◆ Tarefas propostas ◆
- a) Responda com base no texto de origem:
(i) Qual ministro do Supremo Tribunal Federal tomou a decisão?
(ii) Segundo qual lei foi prestado o depoimento do agente colaborador?
(iii) Em que súmula o pedido se apoia?
- b) Diga se cada frase combina com o texto de origem, respondendo sim ou não e citando as palavras dele que decidem:
(i) A decisão considerou ilegítimo que a defesa tivesse acesso aos autos.
(ii) O acesso da defesa alcança também as declarações do agente colaborador.
(iii) O pedido da defesa foi visto como passível de ser aceito.

◆ Texto de origem ◆
Em recentíssima decisão o Ministro do Supremo Tribunal Federal Celso de Melo pontuou que mesmo se tratando de procedimento em regime de sigilo, instaurado com apoio em depoimento prestado por agente colaborador na forma da Lei nº 12.850/2013, revela-se plenamente legítima a pretensão da defesa em ter acesso aos autos daquele inquérito cuja suposta participação em alegada prática delituosa constitui objeto da delação manifestada ao Ministério Público e/ou à Polícia Judiciária, cabendo ao Poder Judiciário garantir-lhe a possibilidade de conhecimento das peças (inclusive das declarações do agente colaborador) a ele referentes.

A postulação em causa tem suporte jurídico na Súmula Vinculante nº 14/STF, mostrando-se acolhível o pedido da Defesa.

◆ Informações fornecidas ◆
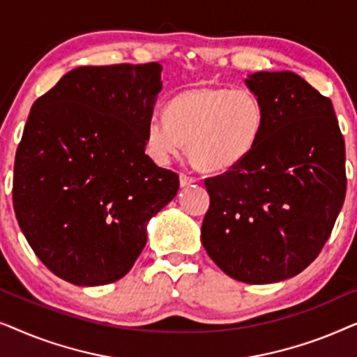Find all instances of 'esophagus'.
Wrapping results in <instances>:
<instances>
[{"instance_id": "obj_1", "label": "esophagus", "mask_w": 357, "mask_h": 357, "mask_svg": "<svg viewBox=\"0 0 357 357\" xmlns=\"http://www.w3.org/2000/svg\"><path fill=\"white\" fill-rule=\"evenodd\" d=\"M195 182H197L195 177H190L187 174H180V187H190V185H193Z\"/></svg>"}]
</instances>
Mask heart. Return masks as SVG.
<instances>
[{
    "label": "heart",
    "instance_id": "1",
    "mask_svg": "<svg viewBox=\"0 0 357 357\" xmlns=\"http://www.w3.org/2000/svg\"><path fill=\"white\" fill-rule=\"evenodd\" d=\"M266 123L261 100L247 89L199 86L178 92L146 126L148 151L159 164L183 154L204 172H226L250 158Z\"/></svg>",
    "mask_w": 357,
    "mask_h": 357
}]
</instances>
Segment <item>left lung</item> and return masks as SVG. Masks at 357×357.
<instances>
[{
	"label": "left lung",
	"instance_id": "left-lung-1",
	"mask_svg": "<svg viewBox=\"0 0 357 357\" xmlns=\"http://www.w3.org/2000/svg\"><path fill=\"white\" fill-rule=\"evenodd\" d=\"M245 84L265 130L245 162L204 180L202 243L227 276L270 284L304 271L328 241L346 195L344 139L331 100L296 73H253Z\"/></svg>",
	"mask_w": 357,
	"mask_h": 357
}]
</instances>
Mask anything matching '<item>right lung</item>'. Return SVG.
I'll use <instances>...</instances> for the list:
<instances>
[{
    "instance_id": "add662e5",
    "label": "right lung",
    "mask_w": 357,
    "mask_h": 357,
    "mask_svg": "<svg viewBox=\"0 0 357 357\" xmlns=\"http://www.w3.org/2000/svg\"><path fill=\"white\" fill-rule=\"evenodd\" d=\"M162 66H79L33 102L14 160L19 227L40 261L76 286L123 278L178 175L144 153Z\"/></svg>"
}]
</instances>
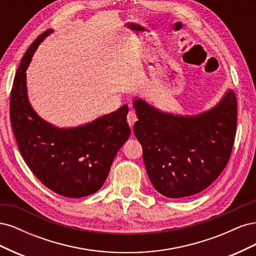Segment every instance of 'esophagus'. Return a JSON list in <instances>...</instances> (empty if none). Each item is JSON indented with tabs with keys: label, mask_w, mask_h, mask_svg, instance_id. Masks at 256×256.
Returning <instances> with one entry per match:
<instances>
[{
	"label": "esophagus",
	"mask_w": 256,
	"mask_h": 256,
	"mask_svg": "<svg viewBox=\"0 0 256 256\" xmlns=\"http://www.w3.org/2000/svg\"><path fill=\"white\" fill-rule=\"evenodd\" d=\"M136 120H138V118H136V112H134V111H130V112L128 113V115H127V122H128V124H129L130 128L134 127V122H136Z\"/></svg>",
	"instance_id": "34e87169"
}]
</instances>
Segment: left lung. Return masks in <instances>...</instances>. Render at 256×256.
Wrapping results in <instances>:
<instances>
[{"mask_svg":"<svg viewBox=\"0 0 256 256\" xmlns=\"http://www.w3.org/2000/svg\"><path fill=\"white\" fill-rule=\"evenodd\" d=\"M134 132L150 180L162 196H190L209 187L228 164L237 125V99L228 90L212 109L196 116L161 112L136 98Z\"/></svg>","mask_w":256,"mask_h":256,"instance_id":"obj_1","label":"left lung"}]
</instances>
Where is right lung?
Returning <instances> with one entry per match:
<instances>
[{"label":"right lung","instance_id":"1","mask_svg":"<svg viewBox=\"0 0 256 256\" xmlns=\"http://www.w3.org/2000/svg\"><path fill=\"white\" fill-rule=\"evenodd\" d=\"M44 30L22 58L10 92V122L26 164L46 187L67 198H83L102 187L112 162L130 136L128 106L74 128H58L30 106L26 70Z\"/></svg>","mask_w":256,"mask_h":256}]
</instances>
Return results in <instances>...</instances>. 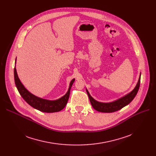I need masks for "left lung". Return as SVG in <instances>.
<instances>
[{"label":"left lung","mask_w":156,"mask_h":156,"mask_svg":"<svg viewBox=\"0 0 156 156\" xmlns=\"http://www.w3.org/2000/svg\"><path fill=\"white\" fill-rule=\"evenodd\" d=\"M140 76H141V73L140 74V76H139L138 81L135 87L132 92H130L126 95L119 98V99L116 101H114L113 102H109V103L100 102L99 101H97L90 95V94H89L88 90L86 89L87 93L88 95L92 107L96 111L101 112H113L117 111L118 110H120L122 108L125 107L126 105L129 104L133 100L135 97L136 96L138 91L139 87H140Z\"/></svg>","instance_id":"left-lung-1"}]
</instances>
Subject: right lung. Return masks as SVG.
I'll use <instances>...</instances> for the list:
<instances>
[{
  "label": "right lung",
  "mask_w": 156,
  "mask_h": 156,
  "mask_svg": "<svg viewBox=\"0 0 156 156\" xmlns=\"http://www.w3.org/2000/svg\"><path fill=\"white\" fill-rule=\"evenodd\" d=\"M16 59L15 60V67L14 70L15 84L21 96L29 105H30L31 107H33L34 108L44 112H59L65 108L66 105L68 101L69 94H70V90L74 83V81L75 80V78L73 79L71 81L69 88L68 90V92H66V94L64 95H63L62 97H61V98H59V99L54 100V101L42 99V98L38 97L34 95V94H32L31 93H30L22 84L18 76L17 71H16Z\"/></svg>",
  "instance_id": "1"
}]
</instances>
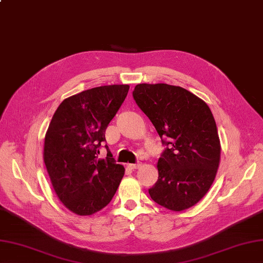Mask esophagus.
Wrapping results in <instances>:
<instances>
[{
  "mask_svg": "<svg viewBox=\"0 0 263 263\" xmlns=\"http://www.w3.org/2000/svg\"><path fill=\"white\" fill-rule=\"evenodd\" d=\"M128 167H129L130 170H137L139 168L140 166H142V163H137V164H127Z\"/></svg>",
  "mask_w": 263,
  "mask_h": 263,
  "instance_id": "1",
  "label": "esophagus"
}]
</instances>
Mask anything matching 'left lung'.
Segmentation results:
<instances>
[{"mask_svg": "<svg viewBox=\"0 0 263 263\" xmlns=\"http://www.w3.org/2000/svg\"><path fill=\"white\" fill-rule=\"evenodd\" d=\"M133 96L167 146L158 159L151 197L175 212L194 206L209 192L220 165L221 143L210 107L186 89L167 83H139Z\"/></svg>", "mask_w": 263, "mask_h": 263, "instance_id": "obj_1", "label": "left lung"}]
</instances>
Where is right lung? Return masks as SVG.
Masks as SVG:
<instances>
[{"instance_id": "right-lung-1", "label": "right lung", "mask_w": 263, "mask_h": 263, "mask_svg": "<svg viewBox=\"0 0 263 263\" xmlns=\"http://www.w3.org/2000/svg\"><path fill=\"white\" fill-rule=\"evenodd\" d=\"M128 90V85H109L70 96L50 121L43 161L58 198L77 215L107 206L124 177V166L115 163L110 152L106 158L98 154Z\"/></svg>"}]
</instances>
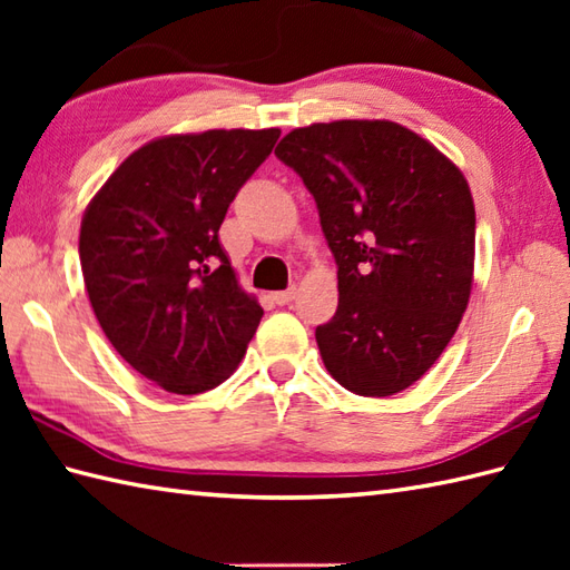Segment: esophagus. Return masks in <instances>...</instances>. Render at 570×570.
<instances>
[{
	"label": "esophagus",
	"instance_id": "34e87169",
	"mask_svg": "<svg viewBox=\"0 0 570 570\" xmlns=\"http://www.w3.org/2000/svg\"><path fill=\"white\" fill-rule=\"evenodd\" d=\"M294 298H296V288H286V292L272 294V301H274V304H278V306H288Z\"/></svg>",
	"mask_w": 570,
	"mask_h": 570
}]
</instances>
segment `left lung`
<instances>
[{"label":"left lung","instance_id":"left-lung-1","mask_svg":"<svg viewBox=\"0 0 570 570\" xmlns=\"http://www.w3.org/2000/svg\"><path fill=\"white\" fill-rule=\"evenodd\" d=\"M316 198L337 264L323 365L360 396H392L441 357L468 308L475 203L463 171L390 119L298 127L274 151Z\"/></svg>","mask_w":570,"mask_h":570}]
</instances>
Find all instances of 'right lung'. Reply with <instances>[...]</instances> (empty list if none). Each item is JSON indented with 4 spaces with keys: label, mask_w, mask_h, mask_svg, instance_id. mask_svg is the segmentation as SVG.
Segmentation results:
<instances>
[{
    "label": "right lung",
    "mask_w": 570,
    "mask_h": 570,
    "mask_svg": "<svg viewBox=\"0 0 570 570\" xmlns=\"http://www.w3.org/2000/svg\"><path fill=\"white\" fill-rule=\"evenodd\" d=\"M282 129H208L144 144L85 208L80 266L95 318L171 394L223 384L264 316L217 239Z\"/></svg>",
    "instance_id": "add662e5"
}]
</instances>
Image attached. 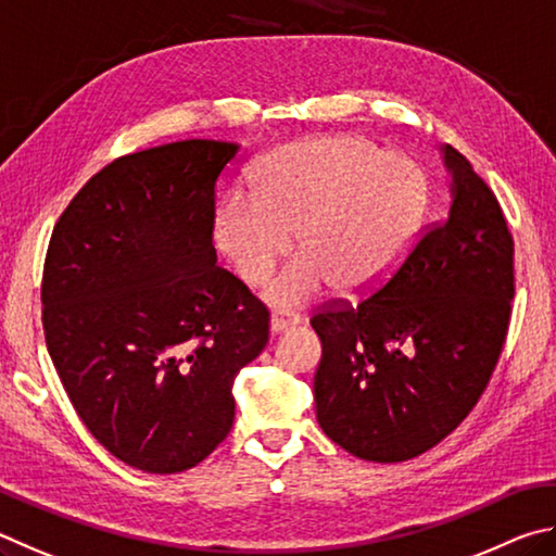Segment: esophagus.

◆ Respostas do exercício ◆
- a)
(i) Celso de Melo.
(ii) A Lei nº 12.850/2013.
(iii) Na Súmula Vinculante nº 14/STF.

- b)
(i) Não: "revela-se plenamente legítima a pretensão da defesa em ter acesso aos autos daquele inquérito".
(ii) Sim: "(inclusive das declarações do agente colaborador)".
(iii) Sim: "mostrando-se acolhível o pedido da Defesa".